Folks,
The adventurous among you may like to try an innovation
which in some cases nearly doubles the speed at which
ghc compiles programs. This innovation is our native code
generator, which has long been in the GHC source tree,
but has only just been made to work for x86. It reduces
compilation time by avoiding gcc (and perl) entirely,
and directly emitting x86 assembly code.
* Only x86 Linux is currently working. I guess it
should not be too much trouble to emit x86 code for
Win32. GHC also used to be able to emit Sparc and Alpha
code, but these currently do not work. Brave/foolhardy :-)

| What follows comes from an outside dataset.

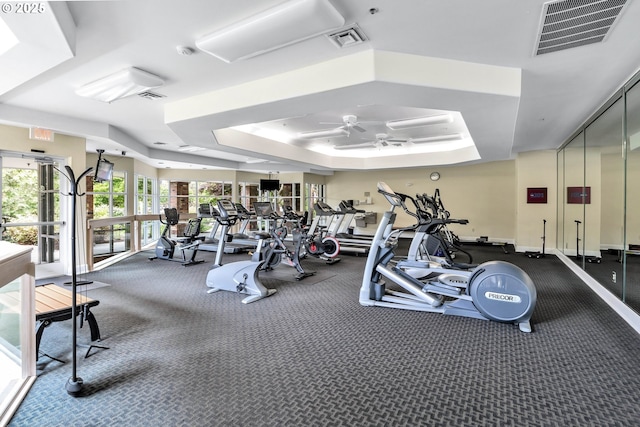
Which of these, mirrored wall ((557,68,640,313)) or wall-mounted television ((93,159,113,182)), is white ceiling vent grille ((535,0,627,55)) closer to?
mirrored wall ((557,68,640,313))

souls may like to have a go resurrecting them; we will
advise and supply debugging tips. Or even writing new
ports; IA64, anyone?
* This functionality is only available from the current
CVS development branch. It is NOT available in the
standard 4.06 distribution, unfortunately. In order
to use it, build ghc from the CVS repository. Then
you only need to add -fasm-x86 to your command lines
to use it.
* Stability: all of the nofib suite runs, and the compiler
can compile itself via the native-code route. This means
it works well enough to be useful. The generated code is
5-10% slower than the standard route, but that's fine for
debugging/development work.
Regard this as beta-release functionality. It works pretty
well, but there are known issues which need to be resolved
before full-scale use (see ghc/compiler/nativeGen/NOTES).
If stability/reliability are important to you, stick with
the recently released 4.06 version.
* Please try it out! I would be pleased to get feedback on it.